W przeszłości wielu ekspertów oraz szefów Bayernu niejednokrotnie podkreślało, że Louis van Gaal miał ogromne znacznie i wpływ na FCB i to nie tylko z racji na wypromowanie kilku talentów (wśród nich między innymi Thomasa Muellera), ale i styl gry, który nadał monachijczykom.
Niemniej jednak Holender miał bardzo trudny charakter, przez co też często popadał w konflikty z piłkarzami oraz bossami – w tym z Ulim Hoenessem. W pewnym momencie relacje obu panów ochłodziły się do tego stopnia, że przestali się do siebie odzywać.
Koniec końców obecny selekcjoner Holandii został zwolniony z bawarskiego klubu, zaś w mediach pojawiło się sporo spekulacji, że powodem były nie tylko wyniki sportowe, ale i konflikt z prezydentem.

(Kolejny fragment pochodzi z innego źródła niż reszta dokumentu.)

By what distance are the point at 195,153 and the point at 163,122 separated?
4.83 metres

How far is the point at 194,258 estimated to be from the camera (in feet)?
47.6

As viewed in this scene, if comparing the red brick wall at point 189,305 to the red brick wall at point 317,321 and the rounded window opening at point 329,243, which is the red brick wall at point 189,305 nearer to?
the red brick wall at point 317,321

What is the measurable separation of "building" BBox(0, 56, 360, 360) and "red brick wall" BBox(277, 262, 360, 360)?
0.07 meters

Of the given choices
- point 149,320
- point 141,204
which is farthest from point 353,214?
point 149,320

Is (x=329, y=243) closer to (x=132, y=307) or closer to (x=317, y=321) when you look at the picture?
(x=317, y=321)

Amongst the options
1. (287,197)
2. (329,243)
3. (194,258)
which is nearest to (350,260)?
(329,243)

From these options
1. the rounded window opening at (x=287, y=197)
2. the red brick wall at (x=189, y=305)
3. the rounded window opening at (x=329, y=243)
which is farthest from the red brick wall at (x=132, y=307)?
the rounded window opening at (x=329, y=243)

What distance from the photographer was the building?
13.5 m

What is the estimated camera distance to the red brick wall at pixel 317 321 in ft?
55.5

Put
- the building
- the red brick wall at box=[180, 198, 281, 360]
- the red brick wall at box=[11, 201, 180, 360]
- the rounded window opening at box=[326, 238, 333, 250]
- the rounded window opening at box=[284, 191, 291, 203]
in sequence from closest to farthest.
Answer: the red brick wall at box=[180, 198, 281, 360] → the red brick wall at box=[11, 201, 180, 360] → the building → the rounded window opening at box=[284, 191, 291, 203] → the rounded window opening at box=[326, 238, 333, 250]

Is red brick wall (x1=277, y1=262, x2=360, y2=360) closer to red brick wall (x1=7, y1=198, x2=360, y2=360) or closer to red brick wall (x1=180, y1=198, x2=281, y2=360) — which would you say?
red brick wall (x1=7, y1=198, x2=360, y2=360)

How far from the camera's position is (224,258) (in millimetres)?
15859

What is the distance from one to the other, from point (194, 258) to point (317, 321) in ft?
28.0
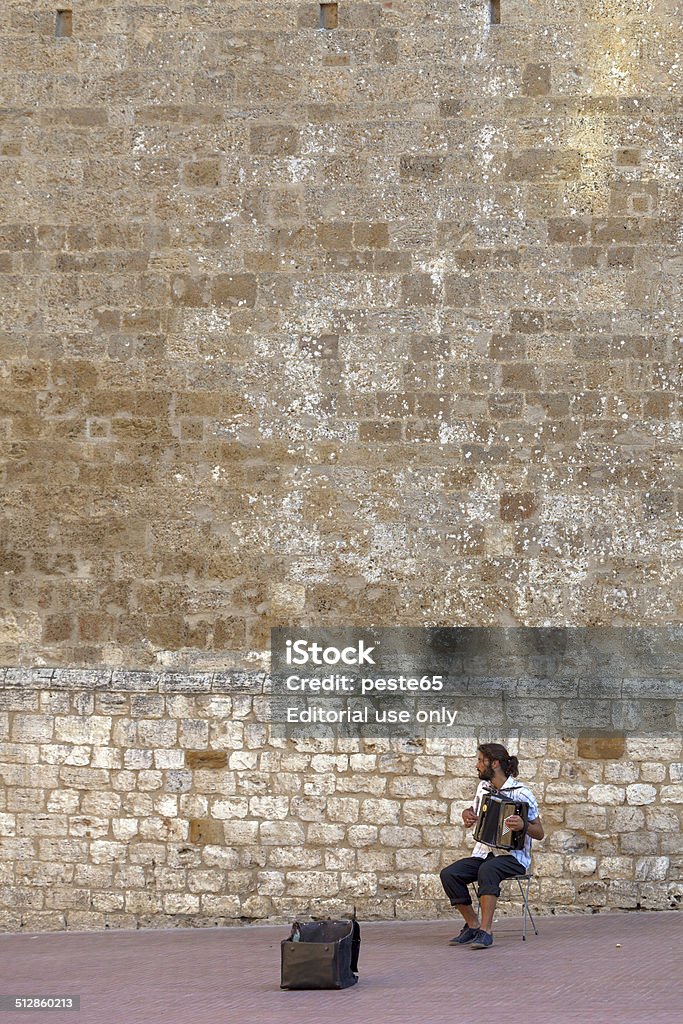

Niemniej jednak jak informuje niemiecki „Sport Bild”, w lipcu bieżącego roku Uli spotkał się z Louisem przy Saebener Strasse, zaś podczas spotkania doszło do pojednania zwaśnionych stron! Holender i Niemiec wyjaśnili sobie wszystko, pogodzili się i uścisnęli dłoń, zakopując w końcu topór wojenny.
Nie jest to jedyna osoba, z którą Hoeness pogodził się w ostatnim czasie – przypominamy jednocześnie, że niedawno honorowy prezydent „Gwiazdy Południa” pogodził się z legendarnym Paulem Breitnerem.